§ **Set exercise a**
Find every line in the entries that contains the string "instances", matching case exactly, and copy each of those lines.

Filipeanut

Kinsa man ni?
Hoy!



Guapa-ass puti.

Dear Diary...
December 30, 2006

My ex-lover Natalie (you might have seen her in "Star Wars" or my fantasies) has changed so much since we last met. She used to be so nice and smelled like babies and dew drop sounds. Now it seems she has taken a darker path, now that we've broken up.

Her parents never really approved of her dating a non-white blogger with ethnic identity issues. It wasn't because they were racist, it was because they felt that she too would succumb to the death grip of my fried fish. Stay strong Nat. We'll always have the cabbage. We'll always have the cabbage. (An inside joke we'll cherish forever. Repeated purposely for maximum effect).
Short height doesn't discriminate. So you shouldn't either. Tall bastards.

I was in that movie "The Elf"
December 24, 2006

Remember that movie "The Elf" starring Will Farrell and some other short people? (Sorry, "little people."). Well, I was in that movie. I played one of the shorter, browner, uglier elves making toys for the Philippine shipment.

Unfortunately they cut me out mid-way through filming because my "raccoon scene" got a little bit out of hand. Instead of allowing myself to be viciously attacked by a fake stuffed raccoon, I beat down the stuffed animal until his stuffing came out his butt. I guess they felt my emotional and Oscar-worthy performance was better for an Al Pacino movie, rather than a kid-friendly one like with Hilary Duff or Christopher Walken. Photos (c) 2003 Alan Markfield/New Line Productions/"Elf." Give me my paycheck you bastards.

Data excerpts
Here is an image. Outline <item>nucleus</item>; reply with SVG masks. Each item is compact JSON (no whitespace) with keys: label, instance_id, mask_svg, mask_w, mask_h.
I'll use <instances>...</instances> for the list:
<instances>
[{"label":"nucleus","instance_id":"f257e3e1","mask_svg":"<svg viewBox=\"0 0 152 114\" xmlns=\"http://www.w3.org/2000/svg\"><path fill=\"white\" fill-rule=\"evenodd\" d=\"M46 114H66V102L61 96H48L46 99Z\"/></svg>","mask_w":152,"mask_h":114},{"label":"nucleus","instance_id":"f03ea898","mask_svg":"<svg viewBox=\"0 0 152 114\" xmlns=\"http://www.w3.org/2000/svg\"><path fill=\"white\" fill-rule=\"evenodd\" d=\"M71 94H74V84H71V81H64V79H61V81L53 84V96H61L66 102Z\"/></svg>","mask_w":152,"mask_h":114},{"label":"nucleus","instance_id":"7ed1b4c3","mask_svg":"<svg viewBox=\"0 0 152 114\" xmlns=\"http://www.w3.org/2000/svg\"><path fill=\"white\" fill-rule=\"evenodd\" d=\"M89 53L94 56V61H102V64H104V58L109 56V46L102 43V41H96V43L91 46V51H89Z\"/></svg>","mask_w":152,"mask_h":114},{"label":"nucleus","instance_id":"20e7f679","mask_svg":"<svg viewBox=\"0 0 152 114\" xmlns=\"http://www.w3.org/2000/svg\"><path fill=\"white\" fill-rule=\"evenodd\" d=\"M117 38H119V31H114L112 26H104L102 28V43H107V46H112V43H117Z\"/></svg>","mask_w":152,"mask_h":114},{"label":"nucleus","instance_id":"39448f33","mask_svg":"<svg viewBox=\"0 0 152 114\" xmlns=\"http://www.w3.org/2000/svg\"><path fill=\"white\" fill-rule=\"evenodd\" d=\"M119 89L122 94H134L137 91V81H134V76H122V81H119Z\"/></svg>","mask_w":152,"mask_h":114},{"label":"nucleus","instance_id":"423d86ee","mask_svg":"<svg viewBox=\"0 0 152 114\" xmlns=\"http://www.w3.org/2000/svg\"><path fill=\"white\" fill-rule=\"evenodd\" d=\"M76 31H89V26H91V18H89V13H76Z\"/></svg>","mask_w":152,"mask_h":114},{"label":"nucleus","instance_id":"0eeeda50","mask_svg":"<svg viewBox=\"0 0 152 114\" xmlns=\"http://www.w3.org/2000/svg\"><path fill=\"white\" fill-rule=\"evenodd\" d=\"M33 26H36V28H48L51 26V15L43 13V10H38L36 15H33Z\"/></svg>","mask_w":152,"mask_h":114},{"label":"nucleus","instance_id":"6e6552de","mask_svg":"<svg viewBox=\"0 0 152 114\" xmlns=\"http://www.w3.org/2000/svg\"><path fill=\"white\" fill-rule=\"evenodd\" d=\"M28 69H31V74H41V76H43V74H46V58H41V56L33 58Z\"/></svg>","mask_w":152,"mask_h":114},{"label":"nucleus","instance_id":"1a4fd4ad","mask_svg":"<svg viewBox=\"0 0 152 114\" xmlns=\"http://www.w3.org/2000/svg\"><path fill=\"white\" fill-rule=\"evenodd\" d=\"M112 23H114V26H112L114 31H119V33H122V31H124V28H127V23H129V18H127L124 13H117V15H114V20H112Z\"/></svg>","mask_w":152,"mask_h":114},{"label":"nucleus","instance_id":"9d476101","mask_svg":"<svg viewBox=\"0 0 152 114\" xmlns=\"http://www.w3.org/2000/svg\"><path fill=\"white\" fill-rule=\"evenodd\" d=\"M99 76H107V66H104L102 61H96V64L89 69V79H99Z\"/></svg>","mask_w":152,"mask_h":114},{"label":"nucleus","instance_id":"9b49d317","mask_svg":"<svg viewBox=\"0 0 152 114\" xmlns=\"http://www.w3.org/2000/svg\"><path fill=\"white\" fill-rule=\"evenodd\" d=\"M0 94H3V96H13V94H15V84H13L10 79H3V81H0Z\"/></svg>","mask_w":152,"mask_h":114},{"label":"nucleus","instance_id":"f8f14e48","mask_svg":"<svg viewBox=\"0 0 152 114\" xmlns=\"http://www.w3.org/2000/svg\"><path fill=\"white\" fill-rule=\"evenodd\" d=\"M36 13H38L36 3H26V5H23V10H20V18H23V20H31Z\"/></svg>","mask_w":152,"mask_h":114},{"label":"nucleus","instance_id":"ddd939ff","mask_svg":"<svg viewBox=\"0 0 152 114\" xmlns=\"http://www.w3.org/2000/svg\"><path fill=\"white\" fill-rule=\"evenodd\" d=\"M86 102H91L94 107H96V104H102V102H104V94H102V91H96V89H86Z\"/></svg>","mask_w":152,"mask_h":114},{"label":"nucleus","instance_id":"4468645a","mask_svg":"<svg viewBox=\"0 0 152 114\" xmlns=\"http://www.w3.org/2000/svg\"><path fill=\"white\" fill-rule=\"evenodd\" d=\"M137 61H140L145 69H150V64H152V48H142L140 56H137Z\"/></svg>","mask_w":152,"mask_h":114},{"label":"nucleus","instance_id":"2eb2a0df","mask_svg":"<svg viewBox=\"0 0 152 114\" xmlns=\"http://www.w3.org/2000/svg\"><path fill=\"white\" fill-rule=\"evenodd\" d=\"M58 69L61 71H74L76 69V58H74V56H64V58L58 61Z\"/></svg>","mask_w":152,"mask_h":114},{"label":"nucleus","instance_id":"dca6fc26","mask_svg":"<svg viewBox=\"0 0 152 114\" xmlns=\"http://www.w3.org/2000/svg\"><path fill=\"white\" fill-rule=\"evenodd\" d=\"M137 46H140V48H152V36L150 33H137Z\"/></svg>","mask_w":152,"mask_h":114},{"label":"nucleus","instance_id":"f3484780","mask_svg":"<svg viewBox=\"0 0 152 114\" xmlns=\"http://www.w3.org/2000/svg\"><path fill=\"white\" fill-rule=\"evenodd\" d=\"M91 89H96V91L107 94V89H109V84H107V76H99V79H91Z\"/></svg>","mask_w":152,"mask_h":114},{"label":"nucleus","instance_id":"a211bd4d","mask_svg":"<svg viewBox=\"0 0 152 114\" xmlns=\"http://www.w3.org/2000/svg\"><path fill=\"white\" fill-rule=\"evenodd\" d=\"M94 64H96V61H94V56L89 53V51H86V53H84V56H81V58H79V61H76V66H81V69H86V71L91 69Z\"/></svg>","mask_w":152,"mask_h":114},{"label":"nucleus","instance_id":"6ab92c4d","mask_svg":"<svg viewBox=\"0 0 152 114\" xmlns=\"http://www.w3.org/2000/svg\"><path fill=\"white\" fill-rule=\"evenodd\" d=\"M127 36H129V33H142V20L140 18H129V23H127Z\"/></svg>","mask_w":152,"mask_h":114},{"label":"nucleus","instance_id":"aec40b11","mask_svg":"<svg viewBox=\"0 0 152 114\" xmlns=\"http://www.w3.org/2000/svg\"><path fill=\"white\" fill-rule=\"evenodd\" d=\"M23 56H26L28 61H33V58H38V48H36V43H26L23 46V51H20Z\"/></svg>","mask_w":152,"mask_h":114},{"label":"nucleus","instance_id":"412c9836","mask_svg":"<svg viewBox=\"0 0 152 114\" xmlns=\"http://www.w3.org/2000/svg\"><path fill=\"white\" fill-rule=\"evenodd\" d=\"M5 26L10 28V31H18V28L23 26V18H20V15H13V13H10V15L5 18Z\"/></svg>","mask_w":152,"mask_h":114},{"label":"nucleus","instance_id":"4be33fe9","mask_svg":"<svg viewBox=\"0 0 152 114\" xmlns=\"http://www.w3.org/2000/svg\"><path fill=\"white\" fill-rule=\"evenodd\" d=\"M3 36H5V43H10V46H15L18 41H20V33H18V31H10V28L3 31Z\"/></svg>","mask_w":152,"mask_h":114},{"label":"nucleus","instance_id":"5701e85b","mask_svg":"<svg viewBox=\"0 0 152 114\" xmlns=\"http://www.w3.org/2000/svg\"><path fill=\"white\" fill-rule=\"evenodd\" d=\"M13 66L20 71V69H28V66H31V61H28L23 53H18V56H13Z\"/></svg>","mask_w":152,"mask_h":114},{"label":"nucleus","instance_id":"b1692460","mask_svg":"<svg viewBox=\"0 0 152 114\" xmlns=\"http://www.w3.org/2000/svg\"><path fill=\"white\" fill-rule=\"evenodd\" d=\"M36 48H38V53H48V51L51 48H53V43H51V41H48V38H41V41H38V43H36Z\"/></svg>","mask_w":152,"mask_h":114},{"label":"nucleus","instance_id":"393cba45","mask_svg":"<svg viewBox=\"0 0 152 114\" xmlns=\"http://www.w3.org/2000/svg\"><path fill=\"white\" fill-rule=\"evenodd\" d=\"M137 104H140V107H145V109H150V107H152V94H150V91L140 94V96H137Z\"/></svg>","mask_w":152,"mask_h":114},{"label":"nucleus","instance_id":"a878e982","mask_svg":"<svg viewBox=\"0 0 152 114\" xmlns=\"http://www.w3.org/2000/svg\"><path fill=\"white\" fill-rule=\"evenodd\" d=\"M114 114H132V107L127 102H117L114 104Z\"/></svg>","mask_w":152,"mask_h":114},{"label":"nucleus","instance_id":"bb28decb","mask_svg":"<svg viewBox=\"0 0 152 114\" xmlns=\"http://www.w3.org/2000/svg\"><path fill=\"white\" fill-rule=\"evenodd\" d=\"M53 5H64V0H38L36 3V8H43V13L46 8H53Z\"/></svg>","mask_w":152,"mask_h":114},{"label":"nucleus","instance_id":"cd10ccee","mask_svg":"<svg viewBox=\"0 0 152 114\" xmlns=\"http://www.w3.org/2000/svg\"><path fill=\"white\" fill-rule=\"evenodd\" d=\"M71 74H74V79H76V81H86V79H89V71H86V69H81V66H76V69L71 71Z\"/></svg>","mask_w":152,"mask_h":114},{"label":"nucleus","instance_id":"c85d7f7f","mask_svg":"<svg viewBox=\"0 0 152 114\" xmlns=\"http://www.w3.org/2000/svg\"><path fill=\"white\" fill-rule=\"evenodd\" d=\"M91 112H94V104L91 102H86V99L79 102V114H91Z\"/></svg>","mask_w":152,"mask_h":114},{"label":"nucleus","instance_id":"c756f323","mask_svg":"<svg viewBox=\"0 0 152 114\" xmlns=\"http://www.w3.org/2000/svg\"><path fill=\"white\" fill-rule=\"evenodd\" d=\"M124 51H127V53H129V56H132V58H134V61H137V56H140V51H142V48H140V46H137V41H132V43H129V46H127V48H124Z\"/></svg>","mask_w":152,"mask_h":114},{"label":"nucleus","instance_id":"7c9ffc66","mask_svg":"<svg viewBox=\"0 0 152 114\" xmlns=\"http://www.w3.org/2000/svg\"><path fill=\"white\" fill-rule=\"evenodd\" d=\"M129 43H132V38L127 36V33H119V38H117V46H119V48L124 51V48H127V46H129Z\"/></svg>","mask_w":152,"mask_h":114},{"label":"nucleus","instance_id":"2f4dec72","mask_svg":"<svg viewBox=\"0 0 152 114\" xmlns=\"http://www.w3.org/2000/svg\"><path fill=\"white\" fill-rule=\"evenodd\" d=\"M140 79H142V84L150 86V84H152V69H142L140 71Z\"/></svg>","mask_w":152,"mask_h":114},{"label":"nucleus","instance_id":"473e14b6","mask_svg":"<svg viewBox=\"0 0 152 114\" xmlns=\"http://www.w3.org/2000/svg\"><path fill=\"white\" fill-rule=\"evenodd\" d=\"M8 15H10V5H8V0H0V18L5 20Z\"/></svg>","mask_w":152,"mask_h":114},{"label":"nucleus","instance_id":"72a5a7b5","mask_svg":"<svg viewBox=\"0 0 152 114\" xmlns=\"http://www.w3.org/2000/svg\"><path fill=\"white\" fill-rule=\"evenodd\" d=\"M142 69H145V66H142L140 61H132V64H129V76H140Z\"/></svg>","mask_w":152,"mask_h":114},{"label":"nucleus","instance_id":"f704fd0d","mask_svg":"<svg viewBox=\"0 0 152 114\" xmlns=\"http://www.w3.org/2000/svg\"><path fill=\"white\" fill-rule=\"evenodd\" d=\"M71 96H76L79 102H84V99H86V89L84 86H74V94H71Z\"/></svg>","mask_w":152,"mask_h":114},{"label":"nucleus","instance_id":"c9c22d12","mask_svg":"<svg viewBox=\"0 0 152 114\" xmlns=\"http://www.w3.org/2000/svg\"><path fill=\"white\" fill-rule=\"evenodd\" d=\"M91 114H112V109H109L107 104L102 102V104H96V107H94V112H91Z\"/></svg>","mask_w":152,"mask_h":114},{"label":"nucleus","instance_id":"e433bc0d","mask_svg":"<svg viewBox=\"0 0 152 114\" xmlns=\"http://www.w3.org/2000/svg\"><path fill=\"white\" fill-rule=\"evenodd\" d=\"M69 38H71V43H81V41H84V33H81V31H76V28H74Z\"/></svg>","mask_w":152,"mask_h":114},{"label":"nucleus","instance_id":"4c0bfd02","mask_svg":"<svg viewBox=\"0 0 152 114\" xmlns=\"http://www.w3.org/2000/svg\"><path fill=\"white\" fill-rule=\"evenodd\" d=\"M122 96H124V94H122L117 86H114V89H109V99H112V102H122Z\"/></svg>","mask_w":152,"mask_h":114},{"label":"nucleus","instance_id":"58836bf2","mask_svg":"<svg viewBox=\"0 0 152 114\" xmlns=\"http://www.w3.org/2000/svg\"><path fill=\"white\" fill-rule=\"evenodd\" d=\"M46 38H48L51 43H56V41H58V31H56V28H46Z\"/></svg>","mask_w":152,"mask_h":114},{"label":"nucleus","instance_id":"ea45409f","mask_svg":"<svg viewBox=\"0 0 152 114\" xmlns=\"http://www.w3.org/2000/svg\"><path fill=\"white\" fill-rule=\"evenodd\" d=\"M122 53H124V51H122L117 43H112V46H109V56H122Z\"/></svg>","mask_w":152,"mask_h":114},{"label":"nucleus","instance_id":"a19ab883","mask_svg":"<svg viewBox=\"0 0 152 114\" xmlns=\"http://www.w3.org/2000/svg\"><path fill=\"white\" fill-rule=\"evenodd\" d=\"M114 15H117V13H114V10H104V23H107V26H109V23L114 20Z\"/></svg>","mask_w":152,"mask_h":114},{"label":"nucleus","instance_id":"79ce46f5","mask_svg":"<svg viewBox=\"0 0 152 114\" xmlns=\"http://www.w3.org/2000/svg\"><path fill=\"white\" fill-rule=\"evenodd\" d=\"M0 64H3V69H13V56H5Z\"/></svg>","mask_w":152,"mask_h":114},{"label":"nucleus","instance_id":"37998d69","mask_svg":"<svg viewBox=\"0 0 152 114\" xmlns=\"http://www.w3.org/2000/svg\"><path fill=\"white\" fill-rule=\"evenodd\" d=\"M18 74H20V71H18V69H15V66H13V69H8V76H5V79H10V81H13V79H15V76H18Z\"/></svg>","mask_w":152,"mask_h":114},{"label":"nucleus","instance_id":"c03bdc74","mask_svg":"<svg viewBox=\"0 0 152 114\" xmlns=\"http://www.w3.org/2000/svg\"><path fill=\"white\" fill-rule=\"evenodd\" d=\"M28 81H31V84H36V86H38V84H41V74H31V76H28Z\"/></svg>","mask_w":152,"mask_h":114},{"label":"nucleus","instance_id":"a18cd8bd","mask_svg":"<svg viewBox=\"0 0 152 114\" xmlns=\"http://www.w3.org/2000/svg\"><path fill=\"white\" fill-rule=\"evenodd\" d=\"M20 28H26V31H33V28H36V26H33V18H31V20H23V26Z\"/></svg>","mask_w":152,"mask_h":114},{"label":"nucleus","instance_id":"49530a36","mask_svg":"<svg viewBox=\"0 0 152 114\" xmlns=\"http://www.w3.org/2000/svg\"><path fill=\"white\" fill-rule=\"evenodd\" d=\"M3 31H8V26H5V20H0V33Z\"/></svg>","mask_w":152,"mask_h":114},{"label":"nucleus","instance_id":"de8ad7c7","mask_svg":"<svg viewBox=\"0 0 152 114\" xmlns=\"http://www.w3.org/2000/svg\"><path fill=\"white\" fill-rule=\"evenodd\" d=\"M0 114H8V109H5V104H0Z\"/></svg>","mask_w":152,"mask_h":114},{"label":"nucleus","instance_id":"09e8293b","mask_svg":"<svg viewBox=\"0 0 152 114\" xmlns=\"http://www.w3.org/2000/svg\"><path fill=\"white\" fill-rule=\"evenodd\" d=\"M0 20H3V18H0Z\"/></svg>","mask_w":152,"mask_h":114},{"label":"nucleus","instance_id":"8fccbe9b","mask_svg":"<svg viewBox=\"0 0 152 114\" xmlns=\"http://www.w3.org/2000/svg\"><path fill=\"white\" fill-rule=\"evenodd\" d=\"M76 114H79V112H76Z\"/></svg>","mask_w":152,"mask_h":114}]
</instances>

§ **Set exercise b**
Continue the humorous blog posts about an ex-lover and the movie "The Elf," starting right after their final line.

§ **Result a**
I'll use <instances>...</instances> for the list:
<instances>
</instances>

§ **Result b**
Bored-out-of-your-mind-at-your-xmas-party-online-games:
Sober Santa 2: Get Santa drunk but keep him away from the rails with your arrow keys.
Winter Bells: Smack bells with a bunny. No, the bunny doesn't get drunk. Shucks.
Line Rider: Be sure to check out finished tracks in the "movies" section.
Oh God, THEY'RE DEAD!

White Christmas: snow vs. sand
December 11, 2006

'Tis the season to be jolly. But who said you had to spend Christmas sipping super-hot cocoa while skiing with friends? Why not sip an ice cold beer while waterskiing off a white-sand beach? Because its just as dangerous.

If I had things my way, instead of gathering around an open fire and Christmas trees, children would gather around the ocean's edge waiting for Santa, who they'd affectionately call "Manong Poy-Poy," loosely translated as "Red Fat-Ass."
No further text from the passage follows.